Андрей Ястребов - Боже, спаси русских!
«Коль простить, так всей душой» – подсказывает А. К. Толстой. Умение прощать, жалость к несчастным, «милость к падшим», к побежденному врагу – эти черты, по многочисленным свидетельствам, как нельзя более свойственны русским. Достоевский писал о том, как русские солдаты проявляли доброту на войне – в отношении к неприятелю. Во время Севастопольской кампании, пишет он, раненых французов «уносили на перевязку прежде, чем своих русских», говоря: «Русского-то всякий подымет, а французик-то чужой, его наперед пожалеть надо». Писатель восклицает: «Разве тут не Христос, и разве не Христов дух в этих простодушных и великодушных, шутливо сказанных словах?» И во время Русско-турецкой войны 1877 – 1878 годов солдат кормит измученного в бою и захваченного в плен турка: «Человек тоже, хоть и не хрестьянин».
Даже режим советской власти, по мнению философа Николая Лосского, не мог искоренить русской доброты. Австрийский немец Отто Бергер, бывший в России в плену в 1 944 – 1949 годах, написал книгу «Народ, разучившийся улыбаться». Он говорит, что пленные поняли, «какой особый народ русский. Все рабочие, а особенно женщины, относились к нам как к несчастным, нуждающимся в помощи и покровительстве. Иногда женщины забирали нашу одежду, наше белье и возвращали все это выглаженным, выстиранным, починенным. Самое удивительное было в том, что сами русские жили в чудовищной нужде, которая должна была бы убивать в них желание помогать нам, их вчерашним врагам».
В детской повести Б. Алмазова «Посмотрите, я расту», где речь идет о послевоенных годах, показано, как мальчик, оказавшись рядом с лагерем для военнопленных, жалеет их и начинает с ними дружить, видя в них безвинных жертв войны.

§ Задание 1: Как называется книга Отто Бергера, о которой говорится в отрывке о русской доброте?
§ Задание 2: Объясните на основе отрывка о русской доброте, почему во время Севастопольской кампании раненых французов уносили на перевязку раньше своих.
§ Задание 3: Продолжите отрывок о доброте русских к бывшим врагам, начав сразу после его последнего предложения.

§ Раздел данных:

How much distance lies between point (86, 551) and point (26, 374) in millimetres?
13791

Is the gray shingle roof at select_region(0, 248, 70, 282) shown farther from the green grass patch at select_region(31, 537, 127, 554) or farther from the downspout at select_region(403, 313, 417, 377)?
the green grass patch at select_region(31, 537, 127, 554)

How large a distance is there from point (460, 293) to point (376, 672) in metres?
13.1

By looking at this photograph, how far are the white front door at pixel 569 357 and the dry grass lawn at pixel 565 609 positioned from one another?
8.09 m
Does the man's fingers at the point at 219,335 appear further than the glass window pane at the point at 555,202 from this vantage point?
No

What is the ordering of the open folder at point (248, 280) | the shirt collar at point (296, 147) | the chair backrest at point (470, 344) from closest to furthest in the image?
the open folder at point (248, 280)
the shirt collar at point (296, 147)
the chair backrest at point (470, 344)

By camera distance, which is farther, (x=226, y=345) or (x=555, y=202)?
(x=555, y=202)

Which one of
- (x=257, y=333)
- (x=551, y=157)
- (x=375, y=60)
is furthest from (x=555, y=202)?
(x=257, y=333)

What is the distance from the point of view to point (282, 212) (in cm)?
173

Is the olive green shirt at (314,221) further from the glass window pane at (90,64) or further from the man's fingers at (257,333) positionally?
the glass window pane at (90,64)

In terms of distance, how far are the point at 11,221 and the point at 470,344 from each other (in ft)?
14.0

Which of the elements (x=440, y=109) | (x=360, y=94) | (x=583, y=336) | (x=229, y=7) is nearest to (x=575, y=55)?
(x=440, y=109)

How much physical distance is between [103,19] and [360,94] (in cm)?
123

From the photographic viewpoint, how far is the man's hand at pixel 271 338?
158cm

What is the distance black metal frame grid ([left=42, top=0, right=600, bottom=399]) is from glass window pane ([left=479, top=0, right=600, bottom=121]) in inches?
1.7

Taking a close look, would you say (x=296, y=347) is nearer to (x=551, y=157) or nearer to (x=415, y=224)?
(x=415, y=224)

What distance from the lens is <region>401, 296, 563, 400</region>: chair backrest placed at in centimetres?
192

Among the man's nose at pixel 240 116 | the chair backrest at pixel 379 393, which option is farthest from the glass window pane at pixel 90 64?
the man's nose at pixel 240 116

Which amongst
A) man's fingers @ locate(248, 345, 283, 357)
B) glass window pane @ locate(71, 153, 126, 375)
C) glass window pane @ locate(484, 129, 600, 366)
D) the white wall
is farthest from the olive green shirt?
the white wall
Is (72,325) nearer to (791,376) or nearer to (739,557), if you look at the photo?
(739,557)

§ Ответ 1: «Народ, разучившийся улыбаться».

§ Ответ 2: Солдаты говорили, что русского раненого поднимет любой, а француз здесь чужой, поэтому его нужно пожалеть в первую очередь.

§ Ответ 3:
Надежда Мандельштам писала о человеке, арестованном по доносу в сталинские годы. Он страстно мечтал: вот выйдет на свободу и отомстит врагу. Освободившись, первым делом отправился к доносчику. Увидел его жалким, испуганным, постаревшим – и махнул рукой.
Н. О. Лосский отмечал, что «нередко русский человек, будучи страстным и склонным к максимализму, испытывает сильное чувство отталкивания от другого человека, однако при встрече с ним, в случае необходимости конкретного общения, сердце у него смягчается, и он как-то невольно начинает проявлять к нему свою душевную мягкость, даже иногда осуждая себя за это, если считает, что данное лицо не заслуживает доброго отношения к нему». Довольно распространено мнение, что «русские долго ненавидеть не умеют». Может, и есть в этом известная бесхарактерность. Не хватает, мол, сил и воли на упорную ненависть. А быть может, это великодушие и христианское понимание: человек слаб и грешен, что с него строго взыскивать? Бог с ним. Плохие из нас Монте-Кристо – впрочем, наверное, оно и к лучшему. Мы не то что мстить, мы долго злиться не умеем.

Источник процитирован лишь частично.